→ **Problem to work on**: Please retype the records below exactly, leaving out any pictures.

Material for the task START

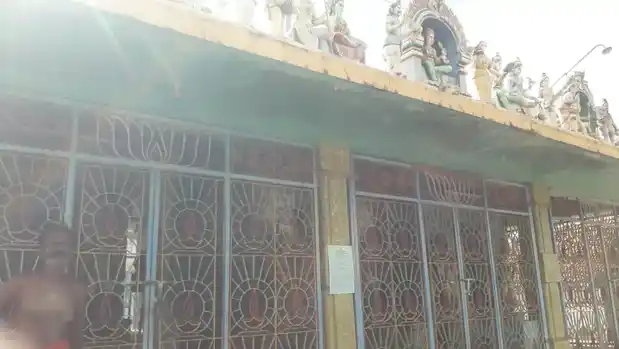 Arulmigu Muthalamman Temple, Ulunthangudi - 621005 Arulmigu Muthalamman Temple, Ulunthangudi - 621005, Thiruchirappalli - Ancient Temple Architecture and History Image 2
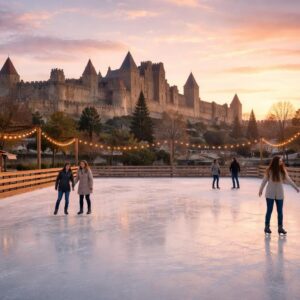 découvrez les meilleures tranches horaires pour visiter les patinoires de carcassonne et profiter d'une expérience sans foule. astuces et conseils pour votre séjour.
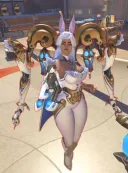 옵치) 오늘 열심히 건실탱 했으니
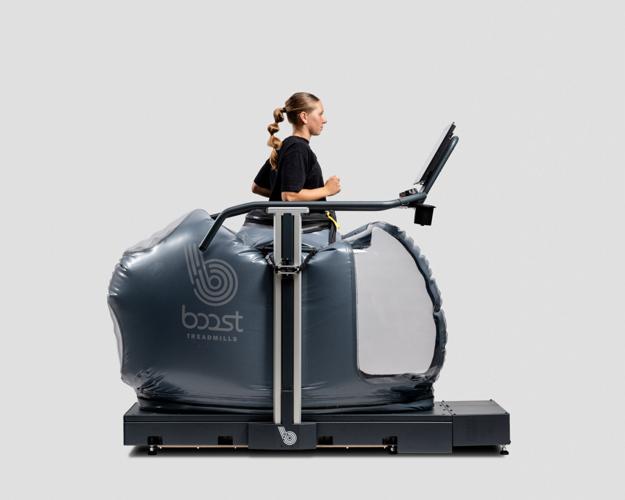 BOOST TREADMILLS LAUNCHES THE BOOST 3 -- AND ENTERS THE SPACE TECHNOLOGY HALL OF FAME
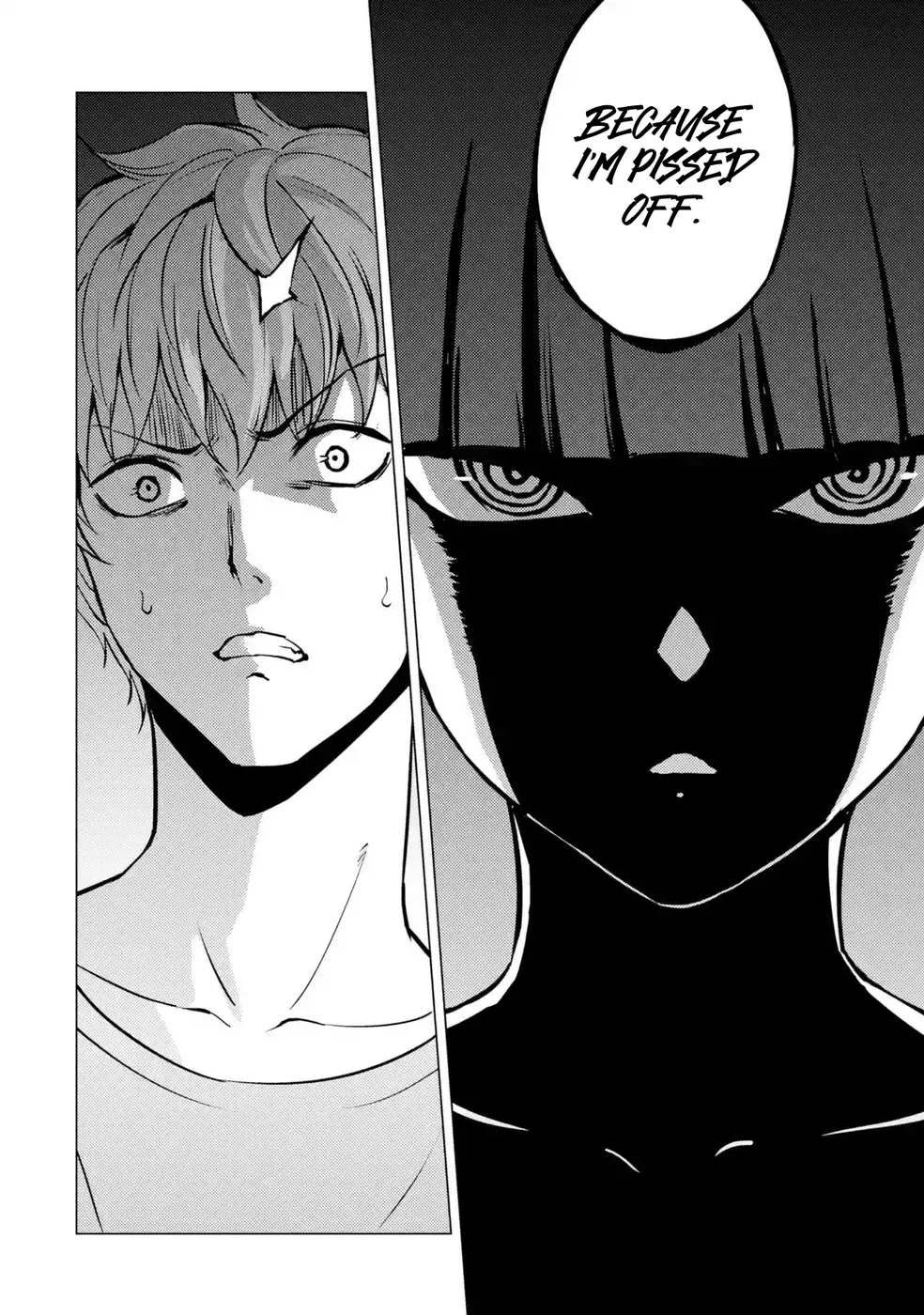 Ore no Genjitsu wa Renai Game?? ka to Omottara Inochigake no Game datta - Chapter 77 Page 29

Material for the task END

→ **Answer to the exercise**:
 Arulmigu Muthalamman Temple, Ulunthangudi - 621005 Arulmigu Muthalamman Temple, Ulunthangudi - 621005, Thiruchirappalli - Ancient Temple Architecture and History Image 2
 découvrez les meilleures tranches horaires pour visiter les patinoires de carcassonne et profiter d'une expérience sans foule. astuces et conseils pour votre séjour.
 옵치) 오늘 열심히 건실탱 했으니
 BOOST TREADMILLS LAUNCHES THE BOOST 3 -- AND ENTERS THE SPACE TECHNOLOGY HALL OF FAME
 Ore no Genjitsu wa Renai Game?? ka to Omottara Inochigake no Game datta - Chapter 77 Page 29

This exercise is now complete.